--- START ---

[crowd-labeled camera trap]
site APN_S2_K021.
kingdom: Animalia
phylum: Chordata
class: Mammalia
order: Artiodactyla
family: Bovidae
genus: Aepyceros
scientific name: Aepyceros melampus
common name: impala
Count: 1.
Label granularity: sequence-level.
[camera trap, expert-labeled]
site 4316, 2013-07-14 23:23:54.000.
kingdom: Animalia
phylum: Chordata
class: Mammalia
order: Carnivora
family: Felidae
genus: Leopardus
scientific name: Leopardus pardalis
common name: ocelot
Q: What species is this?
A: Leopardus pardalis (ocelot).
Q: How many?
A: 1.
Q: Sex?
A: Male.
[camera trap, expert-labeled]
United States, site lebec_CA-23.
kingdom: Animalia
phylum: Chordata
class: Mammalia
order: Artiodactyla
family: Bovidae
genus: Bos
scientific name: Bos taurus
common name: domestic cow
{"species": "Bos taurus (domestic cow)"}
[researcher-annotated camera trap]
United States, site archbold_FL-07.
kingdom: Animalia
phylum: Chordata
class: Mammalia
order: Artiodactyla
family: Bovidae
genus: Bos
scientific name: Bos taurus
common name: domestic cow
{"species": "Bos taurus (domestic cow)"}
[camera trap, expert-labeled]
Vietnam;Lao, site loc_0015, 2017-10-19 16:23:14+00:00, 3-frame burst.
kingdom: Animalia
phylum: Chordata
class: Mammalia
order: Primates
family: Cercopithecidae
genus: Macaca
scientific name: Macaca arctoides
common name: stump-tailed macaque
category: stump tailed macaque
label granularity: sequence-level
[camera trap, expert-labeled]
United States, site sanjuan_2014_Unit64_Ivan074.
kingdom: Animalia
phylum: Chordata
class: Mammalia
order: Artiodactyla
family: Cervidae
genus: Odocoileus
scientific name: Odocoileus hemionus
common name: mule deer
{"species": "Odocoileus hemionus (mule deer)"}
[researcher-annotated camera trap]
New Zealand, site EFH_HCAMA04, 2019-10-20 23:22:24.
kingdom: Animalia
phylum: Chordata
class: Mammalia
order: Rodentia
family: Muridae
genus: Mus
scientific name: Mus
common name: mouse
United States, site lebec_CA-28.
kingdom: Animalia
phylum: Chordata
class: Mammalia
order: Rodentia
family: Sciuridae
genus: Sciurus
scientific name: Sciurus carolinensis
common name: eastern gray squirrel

--- END ---

**Problem requirements:**
What belongs in the answer is each line from the listing above that contains "common".

**Result below:**
common name: impala
common name: ocelot
common name: domestic cow
common name: domestic cow
common name: stump-tailed macaque
common name: mule deer
common name: mouse
common name: eastern gray squirrel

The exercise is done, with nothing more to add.